Knutas se espabiló de inmediato.

– Alguien debió de colocarla ahí por la tarde. Staffan la descubrió cuando volvió a casa después del trabajo.

– ¿Qué aspecto tenía?

– Estaba colocada en un palo de madera bastante grueso, en realidad no sé qué tipo de palo es, pero alguien había clavado en el extremo superior la cabeza de un caballo degollado. Un caballo de verdad.

– ¿Dónde se encontraba ese palo?

– Tenemos un viejo establo que usamos en parte como gallinero. Estaba delante de la puerta, apoyado contra la pared, totalmente a la vista.

– ¿Cuándo sucedió eso?

– Ayer por la noche.

– ¿Y no ha llamado hasta ahora?

Knutas miró el reloj. Eran las dos y cuarto.

– Lo siento, pero Staffan no quería contárselo a nadie. Dijo que sólo serviría para asustar a los niños, y que no quería darle mayor importancia. Parece bastante tranquilo, la verdad. Como si no fuera importante. Pero yo considero que es muy desagradable y por eso he pensado que debía ponerme en contacto con la policía, diga lo que diga él.

– Ha hecho usted bien en llamar. ¿Sigue ahí la cabeza de caballo?

– No. Staffan se la llevó de aquí y la tiró en una zanja. No quería que la vieran los niños. Ellos ni se han enterado de lo que ha ocurrido.

– ¿Sabe dónde la ha tirado?

– Sí, de hecho he ido allí a echarle un vistazo. La he cubierto con hierba y ramas para que ningún animal pudiera destruir las huellas.

– Nosotros, por supuesto, debemos ir hasta allí para verla inmediatamente.

– Está bien. Staffan salió esta mañana temprano y dijo que iba a estar fuera todo el día. No quiso decirme adónde iba. Preferiría que no se enterara de que he llamado.

– Lo siento, pero me temo que eso va a ser imposible -respondió Knutas-. Estamos investigando un delito anterior contra un caballo, además del asesinato de la joven que participaba en su curso. Parecen demasiadas casualidades para no relacionar todos estos casos.
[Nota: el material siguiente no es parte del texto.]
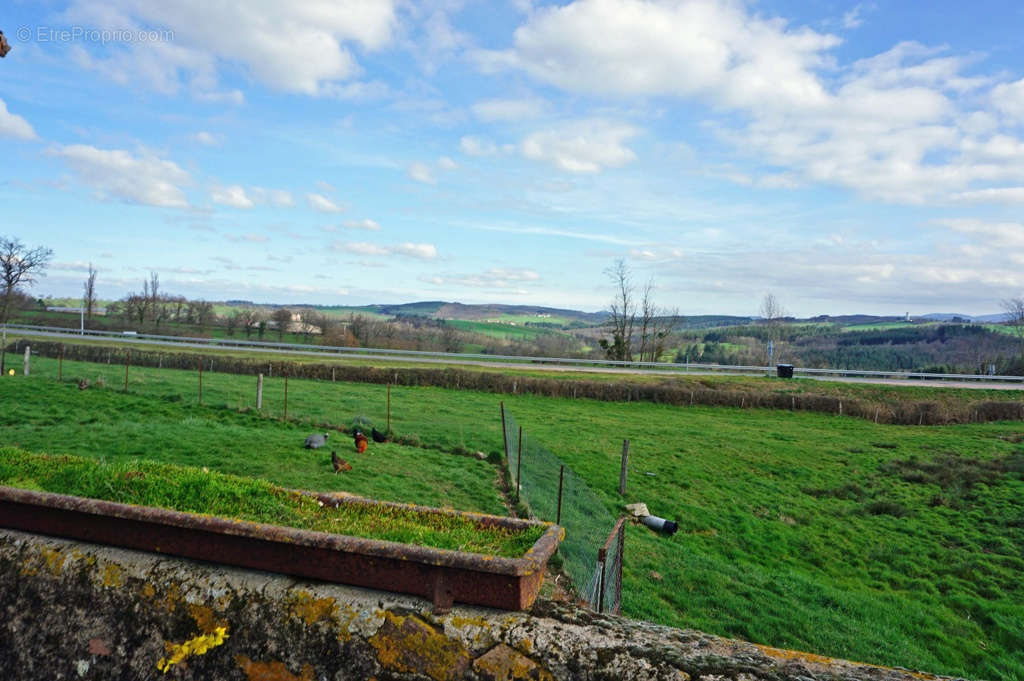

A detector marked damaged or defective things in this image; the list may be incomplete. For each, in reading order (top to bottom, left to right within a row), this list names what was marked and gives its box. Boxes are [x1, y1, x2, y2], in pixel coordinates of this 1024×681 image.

rusty metal trough [0, 484, 560, 612]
Espero que lo comprenda.

– Sí, claro -dijo Susanna Mellgren con voz contenida-. ¿Pero qué tiene que ver Staffan con todo eso?

Knutas no contestó a su pregunta.

Knutas, Erik Sohlman y Karin salieron juntos hacia Lärbro.
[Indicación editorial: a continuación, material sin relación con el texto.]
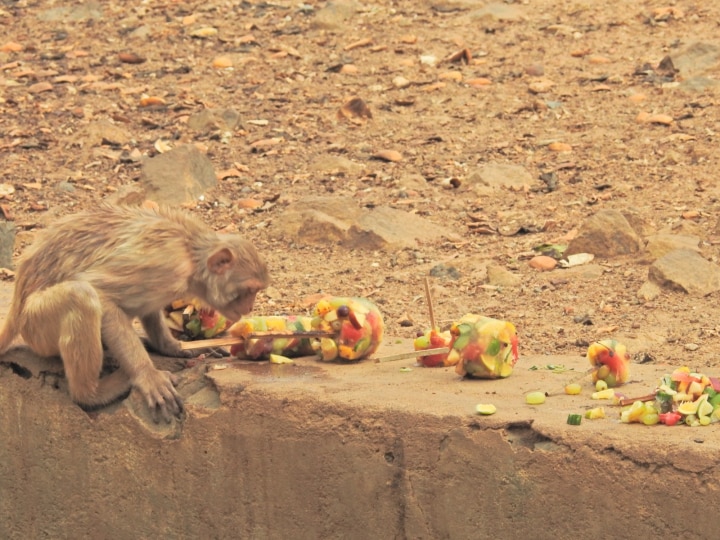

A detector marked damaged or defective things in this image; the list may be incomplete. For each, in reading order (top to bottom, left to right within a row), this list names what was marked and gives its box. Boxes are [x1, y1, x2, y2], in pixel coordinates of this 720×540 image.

cracked concrete surface [0, 284, 716, 536]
La granja estaba a un par de kilómetros del pueblo propiamente dicho y contaba con una vivienda, un pequeño cobertizo de madera que al parecer servía de taller y un establo. Veinte gallinas daban vueltas plácidamente alrededor picoteando la hierba seca del verano.

Susanna Mellgren abrió la puerta tras la primera llamada. Era una mujer alta, con el cabello negro y corto, vestida con unos pantalones vaqueros y una camiseta. A Knutas le pareció guapa con aquellos ojos negros y la piel aceitunada. No puede ser cien por cien sueca, alcanzó a pensar antes de que ella le tendiera la mano y lo saludara.
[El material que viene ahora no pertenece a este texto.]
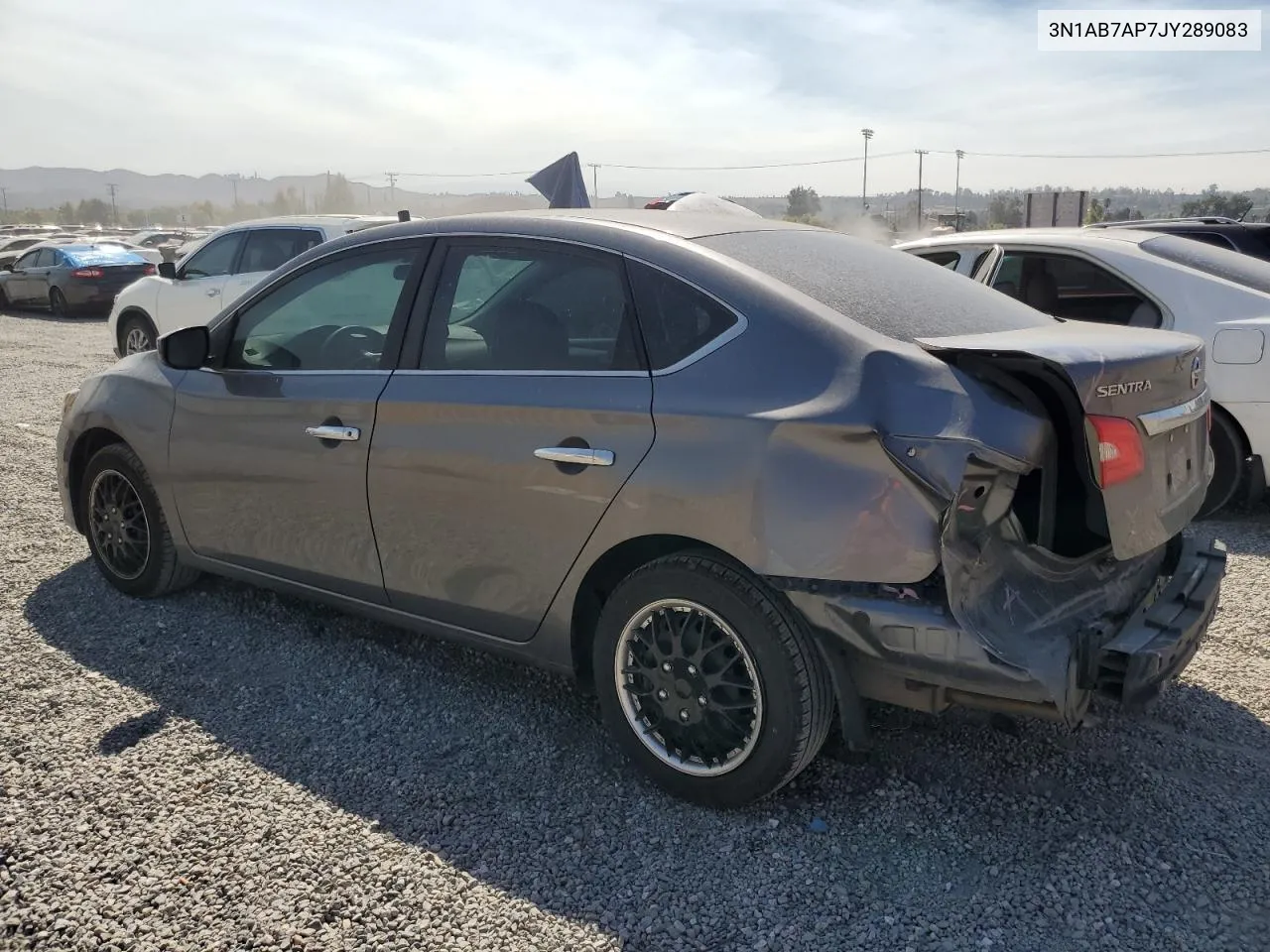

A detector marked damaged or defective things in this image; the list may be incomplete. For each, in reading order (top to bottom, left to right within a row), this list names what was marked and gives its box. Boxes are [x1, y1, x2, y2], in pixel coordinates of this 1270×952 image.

damaged rear bumper [772, 533, 1229, 726]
– ¿Puede enseñarnos dónde encontraron la estaca con la cabeza del caballo? -le pidió.

– Claro, síganme.

Caminó delante de ellos hacia el establo. Las gallinas cacareaban y se arremolinaban a su alrededor.

– Fue justo aquí, al lado de la puerta del gallinero -explicó señalando la pared.

– ¿Y no han visto últimamente a ninguna persona desconocida rondando por aquí?

– No, ni Staffan ni yo hemos visto a nadie. He preguntado a los niños, con un poco de habilidad, claro, porque en realidad no saben lo que ha pasado, pero parece que tampoco han visto nada raro. Quien haya colocado la cabeza del caballo tiene que haberlo hecho entre las ocho y las nueve de la noche. Un poco antes de las ocho salí a buscar a los niños, que estaban jugando fuera, y entonces no vi a nadie. Luego, poco después de las nueve, llegó Staffan a casa.

– Bien -dijo Knutas dándole ánimos y lo apuntó en su bloc-. Cuanto menos margen de tiempo haya, más fácil nos resultará a nosotros. Hay algo que quiero pedirle: no le cuente esto a nadie, es importante que no salga a la luz. Sobre todo por los niños.

– Lo comprendo -dijo Susanna Mellgren algo insegura-. Aunque mi madre…

– No importa, siempre y cuando no lo vaya contando por ahí. Bueno, ¿dónde está esa cabeza de caballo?